The gentleman's sports car of the modern age.

Born in 1966, the Jensen Interceptor combined Italian styling, British Luxury, and an American V8 to create the quintessential gentleman’s sports car of the 1960s. What would this perfect sports car recipe of the 1960s look like in 2019? Well, through the power of Photoshop we have our stunning answer. 

During its short production run from 1966 to 1976, the Interceptor became a style icon elevating Jensen which was based in West Bromwich outside Birmingham, to compete with the likes of Aston Martin. Although Jensen did not survive until today, the classic Italian designed body makes for a gorgeous design study. The clean lines of this 2+2 Coupe start at the quad headlights and finally end at the large rear greenhouse. 

Gallery: Jensen Interceptor gets 2019 remake in photoshop

The body of the Interceptor was penned by the craftsmen at Italian coachbuilders, Touring and early cars were hand-built in Italy at Vignale, before production moved the Jensen factory. Initially, power came from a 6.3-litre Chrysler V8 produced around 335 bhp, which was good for a top speed of 135 mph. Although a manual transmission was offered, most Interceptors were sold with a Torqueflite automatic transmission.
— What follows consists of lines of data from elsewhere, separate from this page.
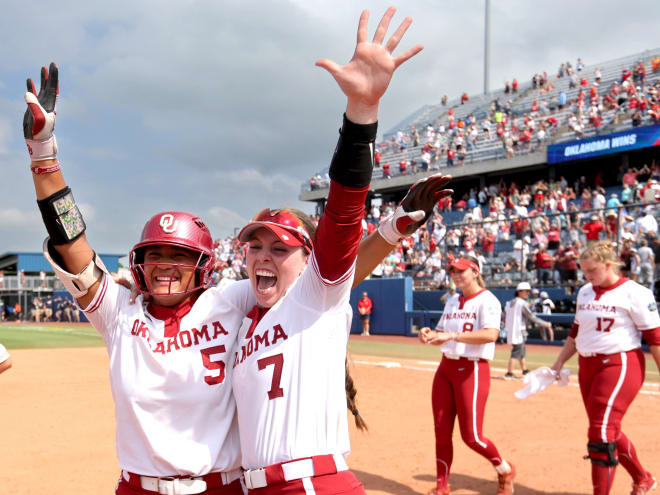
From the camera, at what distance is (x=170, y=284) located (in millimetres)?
2590

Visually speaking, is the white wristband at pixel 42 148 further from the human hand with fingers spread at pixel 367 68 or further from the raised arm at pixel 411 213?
the raised arm at pixel 411 213

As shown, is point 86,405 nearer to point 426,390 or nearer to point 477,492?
point 426,390

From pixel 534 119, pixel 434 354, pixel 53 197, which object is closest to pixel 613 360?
pixel 53 197

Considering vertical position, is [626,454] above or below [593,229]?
below

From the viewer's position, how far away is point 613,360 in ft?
15.7

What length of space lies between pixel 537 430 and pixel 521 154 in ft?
81.7

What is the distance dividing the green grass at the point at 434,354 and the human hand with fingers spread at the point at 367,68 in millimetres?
11166

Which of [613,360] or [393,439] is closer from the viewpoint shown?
[613,360]

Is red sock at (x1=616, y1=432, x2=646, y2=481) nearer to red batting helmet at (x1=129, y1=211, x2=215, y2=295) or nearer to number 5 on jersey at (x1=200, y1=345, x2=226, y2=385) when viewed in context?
number 5 on jersey at (x1=200, y1=345, x2=226, y2=385)

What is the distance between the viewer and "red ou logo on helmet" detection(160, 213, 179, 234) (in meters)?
2.63

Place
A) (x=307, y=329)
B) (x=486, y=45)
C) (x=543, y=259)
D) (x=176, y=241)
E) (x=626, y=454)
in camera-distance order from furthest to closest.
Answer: (x=486, y=45) → (x=543, y=259) → (x=626, y=454) → (x=176, y=241) → (x=307, y=329)

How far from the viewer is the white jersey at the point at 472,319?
5.25 meters

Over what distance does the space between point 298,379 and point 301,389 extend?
0.04m

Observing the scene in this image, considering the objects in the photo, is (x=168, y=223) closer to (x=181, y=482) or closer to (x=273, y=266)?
(x=273, y=266)
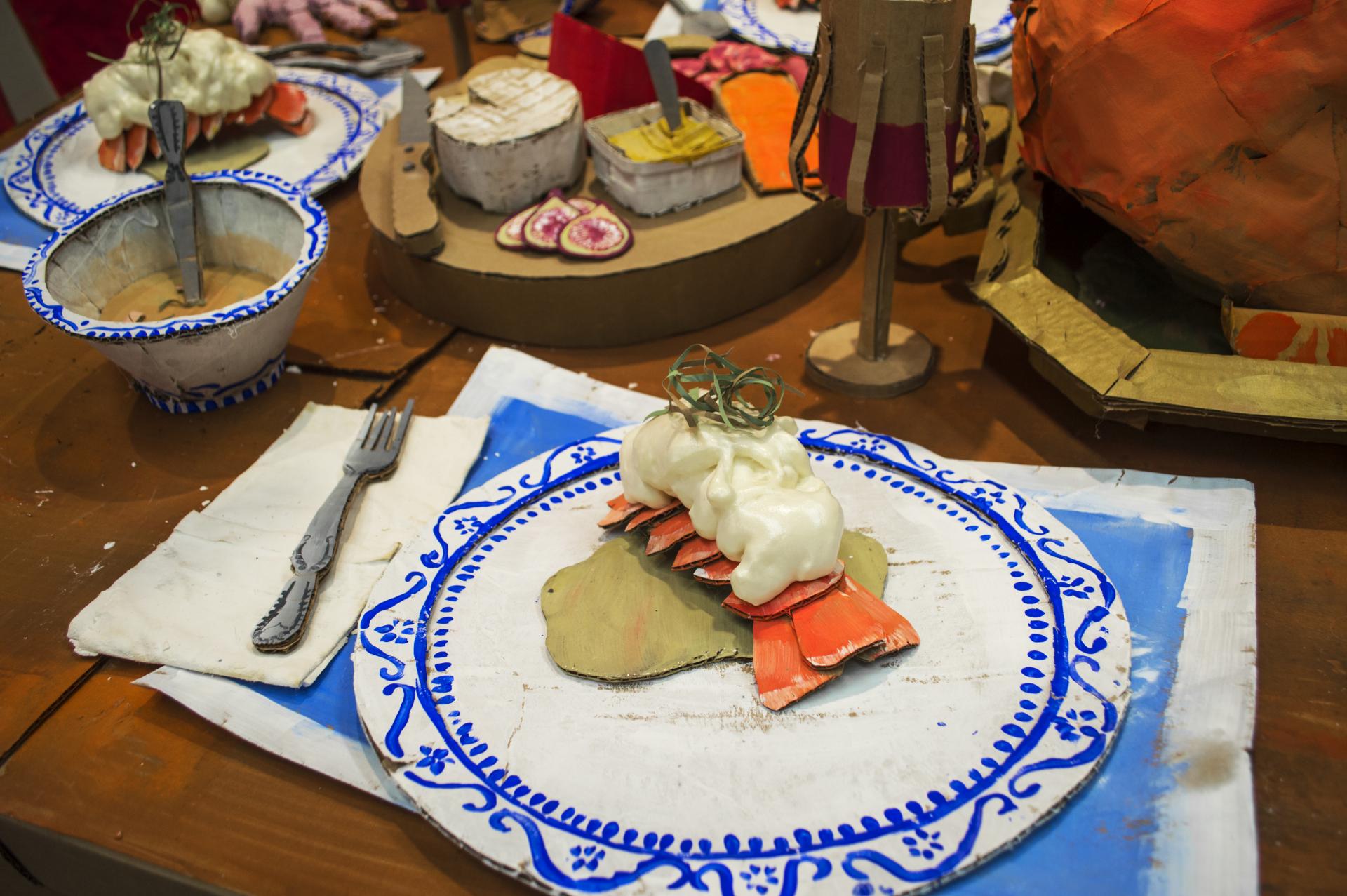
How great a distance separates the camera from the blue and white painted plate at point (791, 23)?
6.16ft

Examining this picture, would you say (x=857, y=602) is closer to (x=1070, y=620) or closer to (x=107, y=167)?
(x=1070, y=620)

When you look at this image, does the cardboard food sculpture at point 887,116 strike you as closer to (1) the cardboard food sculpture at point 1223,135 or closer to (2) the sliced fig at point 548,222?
(1) the cardboard food sculpture at point 1223,135

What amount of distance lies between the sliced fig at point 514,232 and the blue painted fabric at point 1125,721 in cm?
29

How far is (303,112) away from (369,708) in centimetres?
132

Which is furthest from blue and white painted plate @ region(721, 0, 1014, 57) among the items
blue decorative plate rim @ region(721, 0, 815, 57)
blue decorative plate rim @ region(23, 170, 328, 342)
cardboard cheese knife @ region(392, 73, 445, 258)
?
blue decorative plate rim @ region(23, 170, 328, 342)

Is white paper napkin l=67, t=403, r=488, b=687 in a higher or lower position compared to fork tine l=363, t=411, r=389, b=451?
lower

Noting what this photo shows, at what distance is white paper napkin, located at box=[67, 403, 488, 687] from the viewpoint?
38.5 inches

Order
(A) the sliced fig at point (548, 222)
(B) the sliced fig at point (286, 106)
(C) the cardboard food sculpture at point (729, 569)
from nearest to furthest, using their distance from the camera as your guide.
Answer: (C) the cardboard food sculpture at point (729, 569)
(A) the sliced fig at point (548, 222)
(B) the sliced fig at point (286, 106)

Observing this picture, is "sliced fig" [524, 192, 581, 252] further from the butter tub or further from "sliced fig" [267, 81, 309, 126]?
"sliced fig" [267, 81, 309, 126]

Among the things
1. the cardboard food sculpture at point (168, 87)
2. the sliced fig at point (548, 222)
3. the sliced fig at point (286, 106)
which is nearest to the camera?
the sliced fig at point (548, 222)


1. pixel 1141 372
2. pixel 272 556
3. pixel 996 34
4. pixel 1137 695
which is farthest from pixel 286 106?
pixel 1137 695

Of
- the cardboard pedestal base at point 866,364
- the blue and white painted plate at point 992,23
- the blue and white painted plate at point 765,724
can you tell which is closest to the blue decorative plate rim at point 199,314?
the blue and white painted plate at point 765,724

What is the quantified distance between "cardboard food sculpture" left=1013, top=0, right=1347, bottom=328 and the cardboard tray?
0.16ft

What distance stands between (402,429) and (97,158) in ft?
3.24
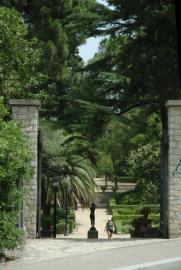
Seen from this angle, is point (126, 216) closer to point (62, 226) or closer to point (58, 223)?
point (58, 223)

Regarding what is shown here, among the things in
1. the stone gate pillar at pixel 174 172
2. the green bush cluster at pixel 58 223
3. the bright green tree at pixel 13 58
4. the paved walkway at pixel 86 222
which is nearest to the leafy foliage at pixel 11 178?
the stone gate pillar at pixel 174 172

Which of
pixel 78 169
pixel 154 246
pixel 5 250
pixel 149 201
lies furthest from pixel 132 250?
pixel 149 201

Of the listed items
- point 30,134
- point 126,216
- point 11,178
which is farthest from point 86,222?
point 11,178

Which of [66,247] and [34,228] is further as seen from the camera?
[34,228]

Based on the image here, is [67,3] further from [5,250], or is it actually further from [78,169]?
[5,250]

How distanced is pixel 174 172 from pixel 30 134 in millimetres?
3857

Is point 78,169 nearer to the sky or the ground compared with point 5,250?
nearer to the sky

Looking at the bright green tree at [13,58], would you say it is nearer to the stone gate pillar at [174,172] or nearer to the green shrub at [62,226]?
the stone gate pillar at [174,172]

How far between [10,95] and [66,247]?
880 centimetres

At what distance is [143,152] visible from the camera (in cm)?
3750

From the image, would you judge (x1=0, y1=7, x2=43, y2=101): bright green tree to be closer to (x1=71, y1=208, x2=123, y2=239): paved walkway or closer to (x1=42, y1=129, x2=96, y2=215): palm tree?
(x1=42, y1=129, x2=96, y2=215): palm tree

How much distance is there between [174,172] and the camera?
45.3 feet

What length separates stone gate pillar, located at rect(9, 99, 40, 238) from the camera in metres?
13.5

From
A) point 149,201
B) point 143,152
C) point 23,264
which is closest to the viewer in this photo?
point 23,264
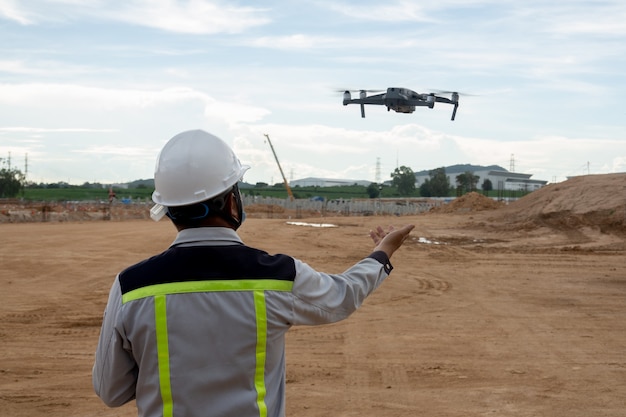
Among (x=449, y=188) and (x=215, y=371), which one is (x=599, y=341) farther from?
(x=449, y=188)

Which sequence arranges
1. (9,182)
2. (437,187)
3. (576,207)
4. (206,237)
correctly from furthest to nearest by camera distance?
(437,187) < (9,182) < (576,207) < (206,237)

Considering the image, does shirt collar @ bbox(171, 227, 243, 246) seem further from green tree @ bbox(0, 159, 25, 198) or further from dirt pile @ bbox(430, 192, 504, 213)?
green tree @ bbox(0, 159, 25, 198)

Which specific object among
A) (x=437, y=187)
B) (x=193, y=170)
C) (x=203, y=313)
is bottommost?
(x=203, y=313)

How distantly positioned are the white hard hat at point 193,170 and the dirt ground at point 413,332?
4751 mm

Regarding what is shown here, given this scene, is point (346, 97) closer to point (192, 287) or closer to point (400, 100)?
point (400, 100)

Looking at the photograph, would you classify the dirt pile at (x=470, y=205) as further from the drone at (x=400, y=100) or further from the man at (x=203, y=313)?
the man at (x=203, y=313)

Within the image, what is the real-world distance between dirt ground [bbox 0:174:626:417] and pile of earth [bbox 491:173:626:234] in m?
4.63

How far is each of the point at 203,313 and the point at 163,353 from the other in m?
0.18

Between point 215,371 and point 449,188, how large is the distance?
10704cm

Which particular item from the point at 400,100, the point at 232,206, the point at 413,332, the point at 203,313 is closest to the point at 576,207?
the point at 400,100

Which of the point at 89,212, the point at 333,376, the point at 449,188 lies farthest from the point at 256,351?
the point at 449,188


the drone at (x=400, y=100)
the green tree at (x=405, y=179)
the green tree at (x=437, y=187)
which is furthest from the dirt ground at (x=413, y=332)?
the green tree at (x=405, y=179)

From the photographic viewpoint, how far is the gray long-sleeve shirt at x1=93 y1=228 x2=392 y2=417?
2441 millimetres

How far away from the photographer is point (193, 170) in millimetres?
2607
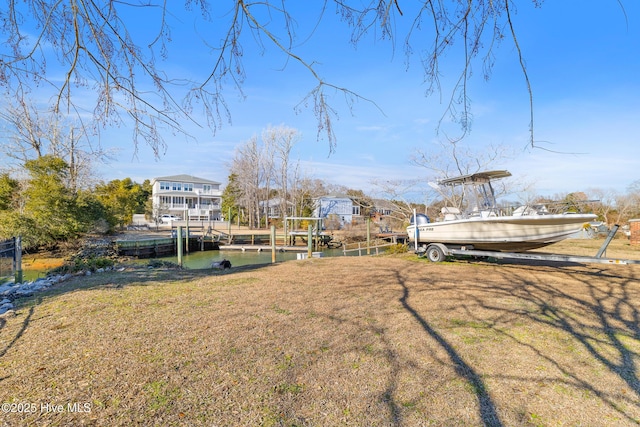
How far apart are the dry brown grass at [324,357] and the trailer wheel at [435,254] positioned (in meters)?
3.58

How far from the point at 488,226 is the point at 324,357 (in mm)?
6612

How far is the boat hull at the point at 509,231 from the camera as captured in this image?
22.9 feet

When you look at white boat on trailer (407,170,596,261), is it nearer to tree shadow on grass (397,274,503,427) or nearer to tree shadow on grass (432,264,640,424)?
tree shadow on grass (432,264,640,424)

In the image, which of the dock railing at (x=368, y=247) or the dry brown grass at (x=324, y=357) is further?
the dock railing at (x=368, y=247)

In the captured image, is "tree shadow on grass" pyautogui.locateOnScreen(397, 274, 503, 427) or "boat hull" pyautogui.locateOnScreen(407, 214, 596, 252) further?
"boat hull" pyautogui.locateOnScreen(407, 214, 596, 252)

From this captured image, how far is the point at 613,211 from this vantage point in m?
21.4

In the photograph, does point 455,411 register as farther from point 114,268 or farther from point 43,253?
point 43,253

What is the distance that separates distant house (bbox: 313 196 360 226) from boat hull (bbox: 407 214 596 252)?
28178mm

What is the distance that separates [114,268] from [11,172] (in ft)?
42.4

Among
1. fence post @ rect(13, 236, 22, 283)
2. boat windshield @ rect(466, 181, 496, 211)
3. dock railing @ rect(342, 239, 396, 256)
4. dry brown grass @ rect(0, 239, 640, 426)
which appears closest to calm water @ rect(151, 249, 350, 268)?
dock railing @ rect(342, 239, 396, 256)

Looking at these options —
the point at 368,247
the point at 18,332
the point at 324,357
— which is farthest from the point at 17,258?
the point at 368,247

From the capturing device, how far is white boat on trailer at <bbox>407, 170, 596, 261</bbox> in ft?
23.4

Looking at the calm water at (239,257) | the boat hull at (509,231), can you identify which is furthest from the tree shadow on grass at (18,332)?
the calm water at (239,257)

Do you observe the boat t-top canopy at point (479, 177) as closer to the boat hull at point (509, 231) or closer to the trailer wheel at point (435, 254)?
the boat hull at point (509, 231)
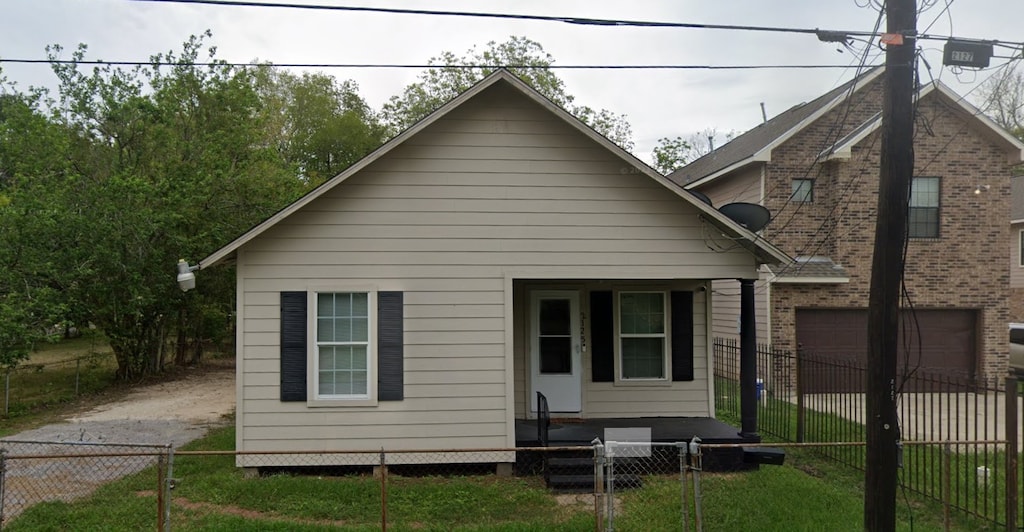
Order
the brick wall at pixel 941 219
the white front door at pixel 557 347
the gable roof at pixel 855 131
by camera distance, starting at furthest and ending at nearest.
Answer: the brick wall at pixel 941 219
the gable roof at pixel 855 131
the white front door at pixel 557 347

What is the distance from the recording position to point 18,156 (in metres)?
17.0

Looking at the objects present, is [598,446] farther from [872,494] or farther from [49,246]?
[49,246]

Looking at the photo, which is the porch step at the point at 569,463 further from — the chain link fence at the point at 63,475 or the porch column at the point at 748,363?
the chain link fence at the point at 63,475

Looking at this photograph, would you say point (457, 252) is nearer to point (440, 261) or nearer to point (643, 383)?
point (440, 261)

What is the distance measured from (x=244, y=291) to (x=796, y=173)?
1307 cm

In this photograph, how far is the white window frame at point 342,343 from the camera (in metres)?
8.83

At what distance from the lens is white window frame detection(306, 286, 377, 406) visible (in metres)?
8.83

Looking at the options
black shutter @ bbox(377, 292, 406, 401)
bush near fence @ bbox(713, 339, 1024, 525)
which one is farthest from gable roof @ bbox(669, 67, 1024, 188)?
black shutter @ bbox(377, 292, 406, 401)

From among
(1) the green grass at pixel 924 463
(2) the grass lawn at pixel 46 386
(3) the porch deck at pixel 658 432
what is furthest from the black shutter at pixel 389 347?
(2) the grass lawn at pixel 46 386

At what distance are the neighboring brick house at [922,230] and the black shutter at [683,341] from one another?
6320mm

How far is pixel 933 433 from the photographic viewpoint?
10.1 metres

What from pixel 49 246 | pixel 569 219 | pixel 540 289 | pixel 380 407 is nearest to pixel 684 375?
pixel 540 289

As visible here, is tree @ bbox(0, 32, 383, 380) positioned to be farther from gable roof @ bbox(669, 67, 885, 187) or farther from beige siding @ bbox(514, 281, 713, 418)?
gable roof @ bbox(669, 67, 885, 187)

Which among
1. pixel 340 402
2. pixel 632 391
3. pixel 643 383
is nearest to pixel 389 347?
pixel 340 402
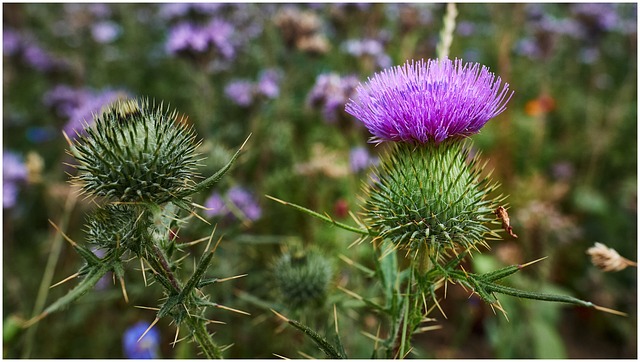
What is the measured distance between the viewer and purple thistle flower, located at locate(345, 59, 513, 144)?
1.85m

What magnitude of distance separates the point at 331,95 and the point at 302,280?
6.06 ft

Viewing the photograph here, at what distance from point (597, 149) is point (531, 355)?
9.02 feet

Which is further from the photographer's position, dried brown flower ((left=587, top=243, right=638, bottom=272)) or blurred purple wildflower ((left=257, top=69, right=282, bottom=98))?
blurred purple wildflower ((left=257, top=69, right=282, bottom=98))

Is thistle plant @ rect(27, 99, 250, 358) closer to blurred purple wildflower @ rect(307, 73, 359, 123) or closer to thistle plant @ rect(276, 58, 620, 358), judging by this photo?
thistle plant @ rect(276, 58, 620, 358)

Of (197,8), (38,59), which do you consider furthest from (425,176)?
(38,59)

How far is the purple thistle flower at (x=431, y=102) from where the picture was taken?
1.85 meters

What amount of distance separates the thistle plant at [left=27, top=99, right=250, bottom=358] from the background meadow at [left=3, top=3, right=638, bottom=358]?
658mm

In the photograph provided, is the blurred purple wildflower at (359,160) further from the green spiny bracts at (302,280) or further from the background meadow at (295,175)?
the green spiny bracts at (302,280)

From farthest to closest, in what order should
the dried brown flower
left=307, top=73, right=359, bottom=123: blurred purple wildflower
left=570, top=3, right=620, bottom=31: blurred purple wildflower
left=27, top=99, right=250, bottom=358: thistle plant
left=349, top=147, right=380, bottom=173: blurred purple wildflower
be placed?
left=570, top=3, right=620, bottom=31: blurred purple wildflower → left=349, top=147, right=380, bottom=173: blurred purple wildflower → left=307, top=73, right=359, bottom=123: blurred purple wildflower → the dried brown flower → left=27, top=99, right=250, bottom=358: thistle plant

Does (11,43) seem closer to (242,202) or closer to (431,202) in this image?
(242,202)

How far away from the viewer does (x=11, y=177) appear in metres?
4.53

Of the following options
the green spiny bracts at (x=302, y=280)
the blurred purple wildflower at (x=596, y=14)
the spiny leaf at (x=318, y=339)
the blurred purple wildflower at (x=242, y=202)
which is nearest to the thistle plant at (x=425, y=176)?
the spiny leaf at (x=318, y=339)

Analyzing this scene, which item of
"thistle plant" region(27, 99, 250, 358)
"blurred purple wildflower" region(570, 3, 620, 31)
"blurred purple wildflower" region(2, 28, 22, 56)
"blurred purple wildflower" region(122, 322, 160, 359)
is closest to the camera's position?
"thistle plant" region(27, 99, 250, 358)

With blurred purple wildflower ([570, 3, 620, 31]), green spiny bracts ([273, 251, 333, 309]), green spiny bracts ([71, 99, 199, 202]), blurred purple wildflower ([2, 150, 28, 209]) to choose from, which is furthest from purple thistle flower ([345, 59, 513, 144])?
blurred purple wildflower ([570, 3, 620, 31])
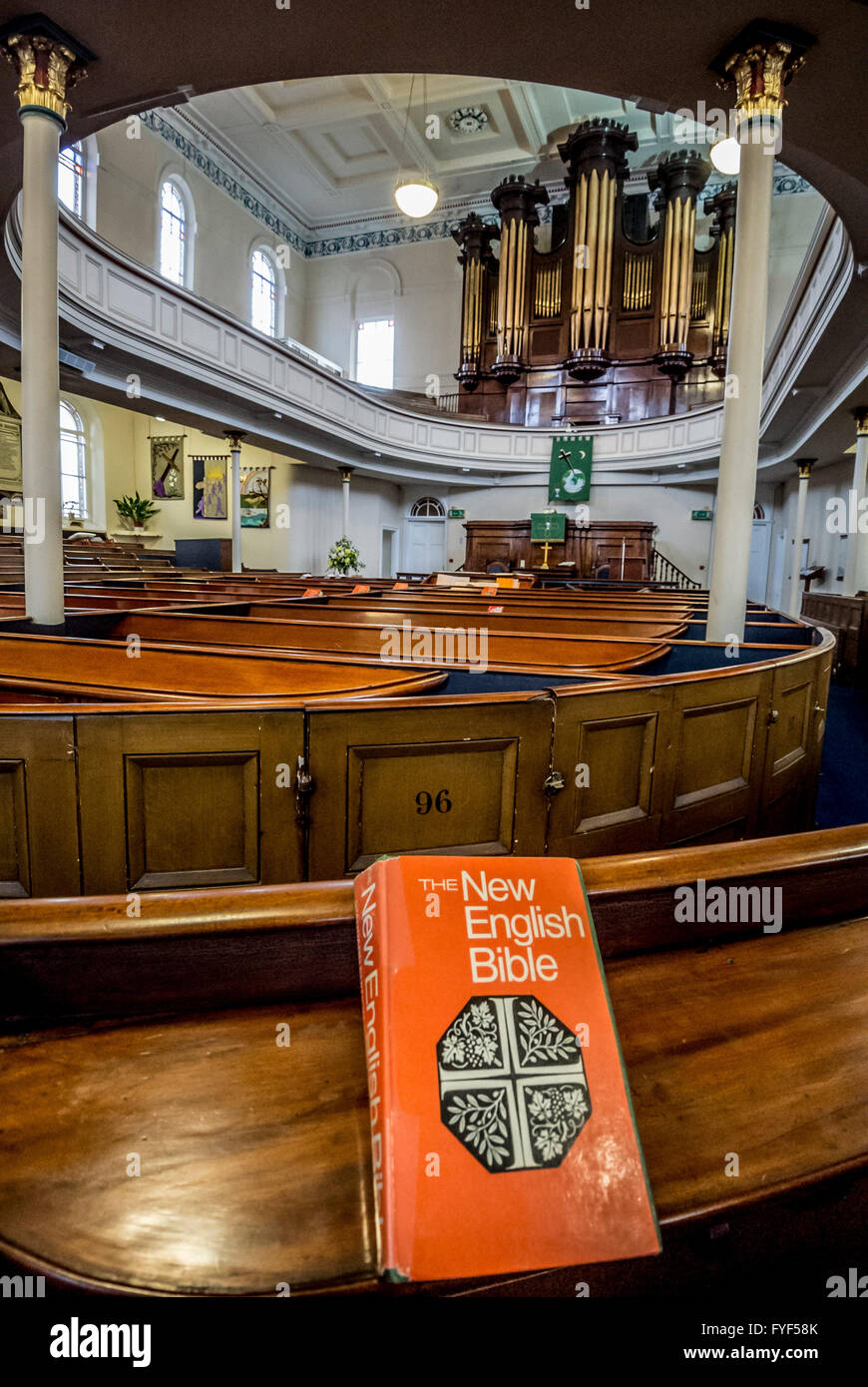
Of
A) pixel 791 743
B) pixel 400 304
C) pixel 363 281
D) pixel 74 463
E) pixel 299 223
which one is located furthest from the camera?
pixel 363 281

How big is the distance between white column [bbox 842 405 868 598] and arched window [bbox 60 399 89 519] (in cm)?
1231

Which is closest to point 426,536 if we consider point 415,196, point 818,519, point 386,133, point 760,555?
point 415,196

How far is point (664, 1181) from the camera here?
59 centimetres

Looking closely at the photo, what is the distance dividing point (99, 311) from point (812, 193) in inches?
532

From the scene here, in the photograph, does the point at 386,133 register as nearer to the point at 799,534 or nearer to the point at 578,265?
the point at 578,265

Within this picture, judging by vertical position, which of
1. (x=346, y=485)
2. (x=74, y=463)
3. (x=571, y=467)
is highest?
(x=571, y=467)

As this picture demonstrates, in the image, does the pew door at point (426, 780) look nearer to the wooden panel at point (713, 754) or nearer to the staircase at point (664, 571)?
the wooden panel at point (713, 754)

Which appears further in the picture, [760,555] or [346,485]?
[760,555]

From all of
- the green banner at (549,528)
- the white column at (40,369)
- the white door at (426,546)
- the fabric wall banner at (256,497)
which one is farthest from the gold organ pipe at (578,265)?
the white column at (40,369)

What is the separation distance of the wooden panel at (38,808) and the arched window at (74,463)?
12.6 m

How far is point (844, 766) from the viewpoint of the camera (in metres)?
4.39

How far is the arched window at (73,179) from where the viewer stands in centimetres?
1038

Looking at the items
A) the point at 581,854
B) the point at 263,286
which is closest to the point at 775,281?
the point at 263,286

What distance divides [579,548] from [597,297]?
4.73 meters
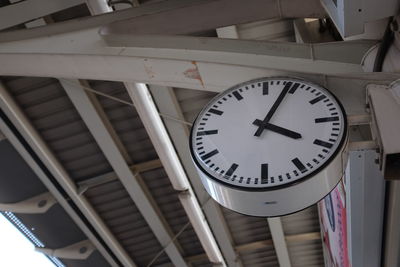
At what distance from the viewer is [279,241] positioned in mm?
6594

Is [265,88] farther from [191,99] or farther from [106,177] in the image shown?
[106,177]

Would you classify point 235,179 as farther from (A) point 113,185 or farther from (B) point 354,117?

As time went on, the Interceptor evolved from the MKI, which was sold from 1966-1969 to the more powerful MKII that saw sales from 1969-1971. With the introduction of the MKII, Jensen added power steering, power brakes, and even power windows. The biggest news, however, was the introduction of not one but two 7.2-litre V8s in 1971. The first 7.2-litre V8 made do with only 305 bhp while the optional more powerful 7.2-litre V8 featured 6-barrel carburettors to produce 330 bhp.

The final MKIII Interceptor, produced from 1971 to 1976, saw the introduction of a detuned 7.2-litre V8 as the oil crisis took its toll on the big-block American V8. Horsepower wasn’t the only casualty of the oil crisis, as the Interceptor ceased production in 1976. Today we remember this unique car with a modern re-imagining through the art of Photoshop.